His father tied off the lines. The sails were raised.

“So?” said Evan.

“Huh?”

“Your father. You learned something?”

“Oh, right. Well, not much to my surprise, it turns out the man is a murderer.”

Evan nodded. “Uh-huh,” he said. “What else?”

“Murder isn’t enough?”

Evan had heard all this before, and anyway his mind was wandering. “It would be kind of cool if he showed up, wouldn’t it. Like the premise for a really bad sitcom.”

His father laughed, but it was not the kind of laugh you got from a studio audience. “You obviously weren’t listening closely to what I said.”

“He’s a murderer. Boring.”

“It’s true.”

“I
know,
Dad. He was in the army, right?”

“No, the marines. A leatherneck.”

“Yeah, so killing people sort of comes with the territory.”

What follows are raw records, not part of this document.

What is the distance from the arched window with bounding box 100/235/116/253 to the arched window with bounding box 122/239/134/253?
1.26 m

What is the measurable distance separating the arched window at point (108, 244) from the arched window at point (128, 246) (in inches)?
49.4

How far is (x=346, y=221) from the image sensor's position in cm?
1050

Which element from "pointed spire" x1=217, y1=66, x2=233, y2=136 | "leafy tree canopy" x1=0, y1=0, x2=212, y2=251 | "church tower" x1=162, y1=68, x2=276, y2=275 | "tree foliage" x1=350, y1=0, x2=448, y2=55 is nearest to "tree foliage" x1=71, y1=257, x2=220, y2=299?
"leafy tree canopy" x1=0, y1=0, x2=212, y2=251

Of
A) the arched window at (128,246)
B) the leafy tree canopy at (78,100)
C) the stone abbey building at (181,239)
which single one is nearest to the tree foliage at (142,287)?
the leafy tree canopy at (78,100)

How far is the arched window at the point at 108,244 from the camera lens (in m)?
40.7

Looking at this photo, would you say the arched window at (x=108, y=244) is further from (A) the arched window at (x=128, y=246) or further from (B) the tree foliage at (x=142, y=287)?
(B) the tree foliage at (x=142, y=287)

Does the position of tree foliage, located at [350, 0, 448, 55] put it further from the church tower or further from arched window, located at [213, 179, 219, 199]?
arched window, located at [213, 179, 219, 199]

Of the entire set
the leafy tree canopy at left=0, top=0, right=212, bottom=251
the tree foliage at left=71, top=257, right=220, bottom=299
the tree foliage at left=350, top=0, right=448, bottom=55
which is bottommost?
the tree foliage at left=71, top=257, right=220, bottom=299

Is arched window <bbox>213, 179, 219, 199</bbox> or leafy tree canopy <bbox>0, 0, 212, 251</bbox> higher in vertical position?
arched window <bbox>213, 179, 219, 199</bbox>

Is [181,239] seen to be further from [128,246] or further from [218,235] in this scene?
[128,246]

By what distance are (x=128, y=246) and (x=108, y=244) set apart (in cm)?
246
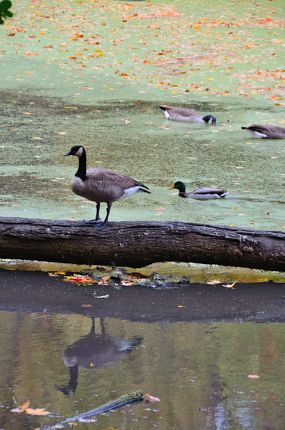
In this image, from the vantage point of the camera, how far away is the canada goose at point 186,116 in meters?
14.5

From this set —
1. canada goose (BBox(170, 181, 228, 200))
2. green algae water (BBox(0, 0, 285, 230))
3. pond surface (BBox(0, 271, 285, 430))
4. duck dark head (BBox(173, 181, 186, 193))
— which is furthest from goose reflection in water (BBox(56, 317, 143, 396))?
duck dark head (BBox(173, 181, 186, 193))

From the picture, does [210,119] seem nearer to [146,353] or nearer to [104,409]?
[146,353]

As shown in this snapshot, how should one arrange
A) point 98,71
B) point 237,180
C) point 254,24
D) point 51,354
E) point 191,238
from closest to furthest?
point 51,354 → point 191,238 → point 237,180 → point 98,71 → point 254,24

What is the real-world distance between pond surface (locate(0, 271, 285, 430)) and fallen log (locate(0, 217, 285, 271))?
0.72 feet

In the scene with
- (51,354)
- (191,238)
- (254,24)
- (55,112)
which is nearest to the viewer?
(51,354)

His father’s eyes gleamed. “In a war, yes. But when the war is over? What kind of a guy goes on killing when the fight is officially over?”

Evan rolled his eyes. “Keep on trucking, Dad, like it’s nineteen sixty-seven.”

His father acknowledged the reproach with a grin. “Okay, I hear you. I’m ranting. But this is different. This is actually murder.” The smile on his father’s face was a little maniacal.

“This is what you learned today?”

“This is what I learned today.”

“Like, it was on CNN, or something?”

“Not yet. But that’s not a bad idea.”

“Dad, stop being mysterious.”

His father chuckled. He shook his head, returned his attention to the brand-new ship in a bottle. The deranged smile turned into a grimace — indigestion, judging from the stir-fry. He rubbed his chest. Some of the decrepit Day-Glo rubbed off on the heel of his hand. Jimi was fading away to nothing.

“So are you going to tell me or what?” said Evan.

His father frowned for a moment, shook his head. “Sometime, maybe.” Then the frown lifted and he smiled radiantly at Evan as if he’d only just seen him and the boy was a miracle. He looked down, gazing, kind of sadly, at the ship in the bottle. He seemed flushed.

“Dad, are you okay?”

Clifford shook his head.

“What is it? What’s wrong?”

Clifford shook his head a second time. “It’s this murder thing. I mean, on one hand, why would I be surprised, right? But, on the other . . . it’s as if, for some reason, I don’t believe it. There’s something wrong with the picture.”

Evan watched and waited. What picture? But with one last shake of the head, his father seemed to dismiss whatever it was he was thinking about.

“So,” he said, finding a stash of smiles somewhere and trying one on. But the “so” didn’t lead anywhere. The room was silent. There was just Evan, Clifford,
Axis: Bold as Love,
and the newly reconstituted USS
Constitution.

Evan came up from the rec room. He was in his sweats and a sopping T-shirt. He’d been working out on the rowing machine, listening to “Angry Workout Mix,” not getting anywhere. That was the thing about rowing machines.